É
hora de a maioria moderada ajudar o País a evitar o vórtice para o qual tentam
arrastá-lo
O Estado publicou no
domingo 14/3 artigo oportuno de Pedro Malan sobre o desfecho dramático da
tríplice crise – econômica, política e sanitária. Convergindo com os alertas
sobre a necessidade de ação integrada dos moderados para encontrar soluções em
curtíssimo prazo, e com vista às próximas eleições presidenciais, Malan
acrescentou um ponto pouco ou nada abordado até agora.
Trata-se,
segundo entendemos, da necessidade de ir além da discussão de candidaturas e
dar lugar à construção de um consenso programático, uma coalizão de moderados
de diferentes orientações políticas, partidárias e intelectuais. Não será
exatamente isso o que se busca lançando candidatura?
Na
prática, não é o que acontece. Em eleições para o Executivo, sobretudo para a
Presidência da República, candidatos sempre dividem. Cada nova indicação de
candidato divide um pouco mais. A indicação de candidatos e a disputa
prematura, para negociar coalizões partidárias, dividem ainda mais e dificultam
a convergência necessária. Partidos e candidatos servem para competir, e é bom
que assim seja, porque só no despotismo o poder não se disputa. Devemos convir,
entretanto, que nosso país se encontra em situação excepcional, enfrentando,
como vimos, uma tríplice catástrofe – política, econômica e sanitária.

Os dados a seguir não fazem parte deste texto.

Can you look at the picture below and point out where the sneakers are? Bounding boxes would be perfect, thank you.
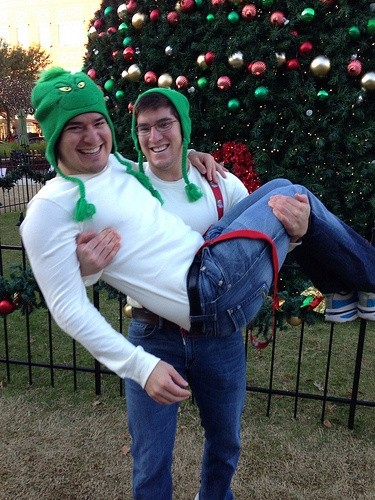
[324,291,374,324]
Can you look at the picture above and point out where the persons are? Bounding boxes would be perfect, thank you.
[76,89,312,500]
[19,66,375,405]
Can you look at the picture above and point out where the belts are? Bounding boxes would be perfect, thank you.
[131,306,175,327]
[187,248,204,335]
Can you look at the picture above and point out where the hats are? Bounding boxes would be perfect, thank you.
[30,67,163,222]
[131,87,202,203]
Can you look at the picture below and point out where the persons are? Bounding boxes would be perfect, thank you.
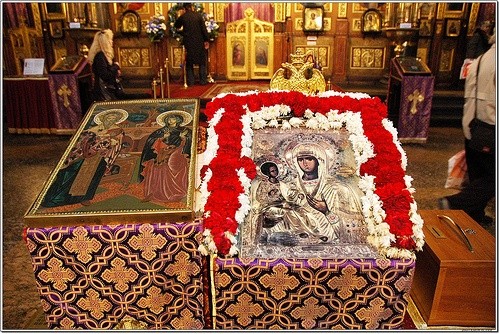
[438,21,496,222]
[173,3,208,85]
[88,28,122,102]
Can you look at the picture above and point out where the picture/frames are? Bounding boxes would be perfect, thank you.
[47,19,65,39]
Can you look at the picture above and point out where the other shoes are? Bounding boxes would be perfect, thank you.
[438,197,452,210]
[479,216,495,225]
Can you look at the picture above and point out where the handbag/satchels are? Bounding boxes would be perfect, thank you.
[444,149,470,190]
[98,77,126,103]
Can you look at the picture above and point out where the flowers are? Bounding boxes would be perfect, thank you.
[145,3,219,42]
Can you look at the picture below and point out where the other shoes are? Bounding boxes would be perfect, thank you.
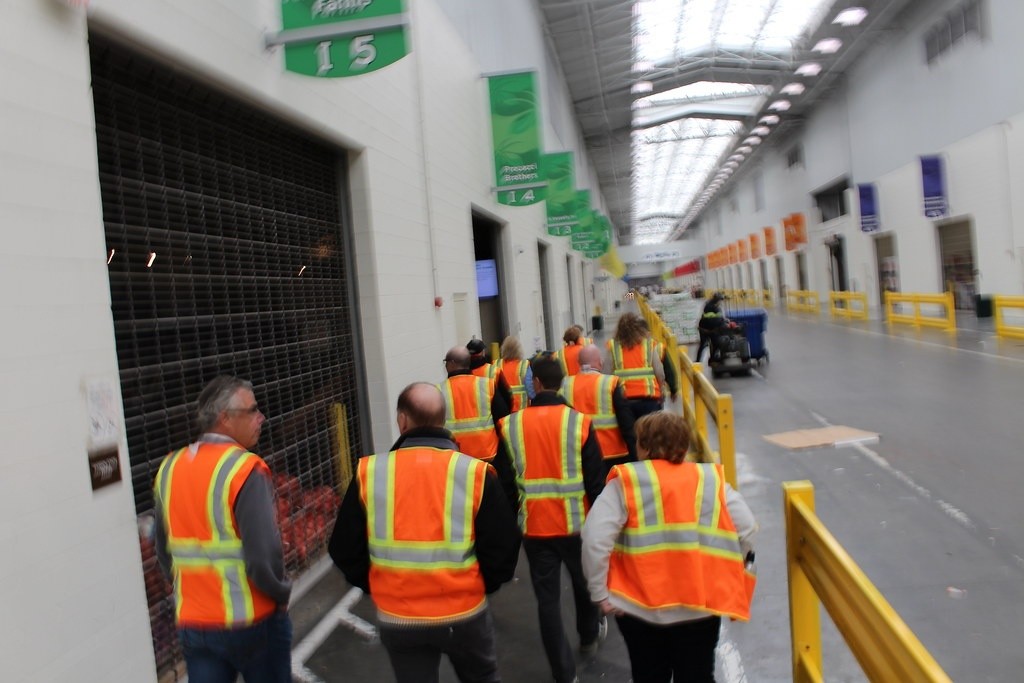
[579,616,611,657]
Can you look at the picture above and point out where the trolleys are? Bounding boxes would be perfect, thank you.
[727,310,769,366]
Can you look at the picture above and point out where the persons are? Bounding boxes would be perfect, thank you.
[490,354,608,683]
[579,409,760,683]
[326,380,524,683]
[148,372,299,683]
[693,291,728,366]
[439,307,678,601]
[636,283,664,302]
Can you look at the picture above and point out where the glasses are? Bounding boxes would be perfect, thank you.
[443,358,452,363]
[225,402,259,415]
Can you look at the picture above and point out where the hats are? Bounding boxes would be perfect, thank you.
[531,352,564,383]
[468,339,487,354]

Neste
caso, e somente neste caso, nem toda competição é saudável.
Uma
situação excepcional exige que soluções excepcionais, com objetivos positivos,
consensuais e eficazes, se anteponham à necessidade de competir. Existem,
também, “soluções excepcionais” radicais e violentas, sempre justificadas por
aqueles mesmos que provocam o surgimento da radicalização e da desordem,
evocadas para justificar a excepcionalidade.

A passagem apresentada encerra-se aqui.